Everyone Wants to Be an Agentic Enterprise
The survey paints a picture of near-universal enthusiasm. 90% of organizations are already using or exploring multi-agent systems to automate complex decision-making. 85% want to become a fully “agentic enterprise” within three years. And 89% of leaders view AI as their single biggest competitive opportunity.
These are not cautious numbers. This is an industry sprinting toward a finish line it hasn’t built the track for.
The Two Barriers Nobody Wants to Talk About
The top obstacles aren’t budget or technology. They’re human and organizational:
- Internal expertise gaps (47%) — Nearly half of organizations don’t have the people who understand both AI and their business well enough to bridge the gap.

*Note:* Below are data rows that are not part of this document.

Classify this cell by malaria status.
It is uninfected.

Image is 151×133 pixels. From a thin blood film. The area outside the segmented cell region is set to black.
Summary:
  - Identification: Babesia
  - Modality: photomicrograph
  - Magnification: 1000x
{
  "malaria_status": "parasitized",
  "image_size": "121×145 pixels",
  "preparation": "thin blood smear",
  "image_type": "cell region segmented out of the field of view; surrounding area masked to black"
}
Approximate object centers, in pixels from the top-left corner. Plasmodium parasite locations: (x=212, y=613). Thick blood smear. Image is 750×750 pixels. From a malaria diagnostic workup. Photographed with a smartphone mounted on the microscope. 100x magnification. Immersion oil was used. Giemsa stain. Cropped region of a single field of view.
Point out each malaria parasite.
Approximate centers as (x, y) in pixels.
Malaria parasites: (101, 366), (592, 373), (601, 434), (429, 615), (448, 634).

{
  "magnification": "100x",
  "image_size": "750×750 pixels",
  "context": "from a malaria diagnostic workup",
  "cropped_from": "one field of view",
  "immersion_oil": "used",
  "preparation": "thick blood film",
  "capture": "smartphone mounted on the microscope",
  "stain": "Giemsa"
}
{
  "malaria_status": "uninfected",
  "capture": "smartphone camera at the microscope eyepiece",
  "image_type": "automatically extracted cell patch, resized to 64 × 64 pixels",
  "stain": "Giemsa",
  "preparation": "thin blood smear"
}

- AI can’t understand business context (45%) — The models are powerful, but they’re flying blind. They don’t know how your procurement workflow actually runs, why your finance team approves invoices the way they do, or where the bottlenecks hide in your supply chain.
And here’s the deeper problem: 58% of process and operations leaders say their departments still don’t operate seamlessly together. You can’t build an AI agent that orchestrates across departments when those departments can’t orchestrate with each other.
The ROI Trap
This is the number that should keep executives up at night: 82% of decision-makers believe AI will fail to deliver ROI if it doesn’t understand how the business actually runs.
Think about what that means. Four out of five leaders surveyed are essentially saying: we know this won’t work the way we’re doing it. They’re investing anyway, hoping the operational readiness catches up to the spending.
It won’t. Not automatically.
Process Intelligence: The Missing Layer
Celonis — being Celonis — naturally argues that Process Intelligence is the answer. Their President Carsten Thoma puts it plainly: “For AI to truly work for the enterprise, it needs more than just data. It needs operational context.”
Strip away the vendor pitch and the core insight holds up. AI agents that execute isolated tasks are table stakes. The hard part is building agents that understand end-to-end workflows: how a customer order flows through sales, inventory, fulfillment, and finance. How an exception in one step cascades through the rest. How to optimize across departments rather than within silos.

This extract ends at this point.